And that is basically it. Before I have my last slide, I just want to say a little bit about the literature if you are interested in the Monte Carlo Methods I can highly recommend the first book and if you are interested in the black and white pictures I showed of the people that are relevant to the invention of the Monte Carlo method I can recommend the last book which is the autobiography of Stanislaw Ulam, it is very interesting.

So, thank you very much for your attention.

References

Here are some of the introductionary book references mentioned in the talk.

The historical context and anecdotes are mostly from the autobiography of Stan Ulam, Adventures of a Mathematician. The book is accessible to anyone with a basic high school math background. See also this kind 1978 review of the book.

A great, now somewhat dated introduction to Monte Carlo methods is Jun Liu's Monte Carlo Strategies in Scientific Computing. I learned Monte Carlo through this book and it has a spot in my bookshelf that is at arm-length from my desk.

The Liu book is somewhat dated and it covers a lot of ground; a slightly more formal but up-to-date Monte Carlo book is Art Owen's upcoming book Monte Carlo theory, methods and examples, which is excellent.

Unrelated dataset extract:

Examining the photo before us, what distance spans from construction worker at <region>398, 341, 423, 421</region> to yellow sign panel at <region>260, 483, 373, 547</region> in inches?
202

A highly accessible and very well written introduction to Markov chains and simple Monte Carlo methods is Olle Häggström's Finite Markov Chains and Algorithmic Applications. I recommend it if you want a most gentle introduction to the theory behind MCMC. Still the most authoritative reference on MCMC is the Handbook of Markov Chain Monte Carlo. In particular, the first twelve chapters cover are on general methodology and contain a wealth of information not found in other textbooks.